╭─ 学习文本

CHO表达生长激素释放因子的生物活性测定

Determination of the Activity of Growth Hormone Releasing Factor Expressed in CHO Cells

在对生长激素释放因子(GIF)基因改造和化学合成,并构建了其真核表达载体pCDNA3-GRF(1-32)的基础上,用Lipofectin将上述载体转染CHO细胞进行瞬时表达,采用体外单层垂体细胞培养的方法对表达的CRF(1-32)进行了体外生物活性测定,即先将垂体用酶进行消化,再将消化细胞培养,形成单层细胞,利用其能合成与释放生长激素的能力来检测GRF的活性。结果表明:表达产物可刺激生长激素释放,并且比对照组提高3.8倍。

╰─
╭─ 存储数据

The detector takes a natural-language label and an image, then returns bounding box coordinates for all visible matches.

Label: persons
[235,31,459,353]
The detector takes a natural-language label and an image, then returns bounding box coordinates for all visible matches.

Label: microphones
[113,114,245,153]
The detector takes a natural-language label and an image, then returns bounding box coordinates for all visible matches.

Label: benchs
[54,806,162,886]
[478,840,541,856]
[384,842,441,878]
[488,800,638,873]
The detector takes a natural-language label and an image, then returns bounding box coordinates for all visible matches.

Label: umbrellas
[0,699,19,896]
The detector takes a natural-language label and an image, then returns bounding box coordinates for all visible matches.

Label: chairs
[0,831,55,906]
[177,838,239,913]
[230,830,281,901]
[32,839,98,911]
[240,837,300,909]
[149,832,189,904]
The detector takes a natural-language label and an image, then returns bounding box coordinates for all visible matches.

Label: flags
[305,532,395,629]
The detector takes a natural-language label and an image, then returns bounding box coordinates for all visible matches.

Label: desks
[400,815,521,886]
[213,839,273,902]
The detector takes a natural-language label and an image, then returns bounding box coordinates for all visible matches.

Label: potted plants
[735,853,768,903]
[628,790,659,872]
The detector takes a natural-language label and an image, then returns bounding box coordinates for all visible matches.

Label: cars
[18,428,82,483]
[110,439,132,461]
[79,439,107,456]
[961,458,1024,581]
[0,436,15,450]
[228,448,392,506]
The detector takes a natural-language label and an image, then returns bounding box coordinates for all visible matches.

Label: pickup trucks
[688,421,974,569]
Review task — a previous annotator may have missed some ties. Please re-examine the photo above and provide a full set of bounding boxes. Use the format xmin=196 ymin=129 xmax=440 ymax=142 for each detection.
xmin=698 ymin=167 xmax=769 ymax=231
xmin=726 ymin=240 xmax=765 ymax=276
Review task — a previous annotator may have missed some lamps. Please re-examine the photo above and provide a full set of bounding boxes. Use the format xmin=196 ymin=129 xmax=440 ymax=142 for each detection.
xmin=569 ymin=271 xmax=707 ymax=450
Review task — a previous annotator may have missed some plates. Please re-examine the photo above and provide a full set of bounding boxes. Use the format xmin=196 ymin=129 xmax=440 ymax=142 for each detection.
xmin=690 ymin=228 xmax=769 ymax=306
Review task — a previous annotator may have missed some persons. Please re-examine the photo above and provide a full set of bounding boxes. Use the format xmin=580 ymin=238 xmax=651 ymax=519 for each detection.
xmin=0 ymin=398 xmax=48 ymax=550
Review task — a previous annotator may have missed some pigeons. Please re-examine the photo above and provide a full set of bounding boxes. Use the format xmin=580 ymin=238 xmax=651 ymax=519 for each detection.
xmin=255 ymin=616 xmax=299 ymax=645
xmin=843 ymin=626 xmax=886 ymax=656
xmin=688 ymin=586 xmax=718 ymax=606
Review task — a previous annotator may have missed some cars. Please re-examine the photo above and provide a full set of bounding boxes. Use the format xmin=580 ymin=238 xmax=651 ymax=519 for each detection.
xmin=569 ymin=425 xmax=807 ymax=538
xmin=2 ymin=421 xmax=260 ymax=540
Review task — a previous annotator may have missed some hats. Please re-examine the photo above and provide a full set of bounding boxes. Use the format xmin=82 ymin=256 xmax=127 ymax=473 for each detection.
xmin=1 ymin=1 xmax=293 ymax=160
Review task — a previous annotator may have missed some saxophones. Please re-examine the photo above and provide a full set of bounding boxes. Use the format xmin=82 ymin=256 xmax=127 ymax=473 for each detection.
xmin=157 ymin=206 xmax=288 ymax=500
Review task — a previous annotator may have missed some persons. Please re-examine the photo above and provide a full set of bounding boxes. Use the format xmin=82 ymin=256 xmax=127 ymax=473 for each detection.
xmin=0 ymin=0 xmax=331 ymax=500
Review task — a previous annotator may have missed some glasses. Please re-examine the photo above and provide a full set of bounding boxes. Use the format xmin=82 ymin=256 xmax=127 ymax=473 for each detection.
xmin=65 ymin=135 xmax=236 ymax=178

╰─

任务要求 – 续写关于CHO细胞表达生长激素释放因子活性测定的学习文本，从末句“并且比对照组提高3.8倍。”之后接着写。 这些数据与学习文本没有关系。

任务输出 –
Chemical synthesis of the GRF(1-32) gene had been finished in our former work. GRF(1032) gene, synthesized in this laboratory previously, was inserted into a plasmid , pcDNA3, to construct an expression vector in CHO cells. The expression vector was purified with a High Pure Plasmid Extraction Kit and then trasfected into prepared CHO cells in 60% confluent. Dispersed rat pituitary was used to determine the activity of expressed GRF(1-32) . The results showed that the expressed products stimulated Growth Hormone(GH) secretion in pituitary cells at high levels, being 3.8 times higher than the control group.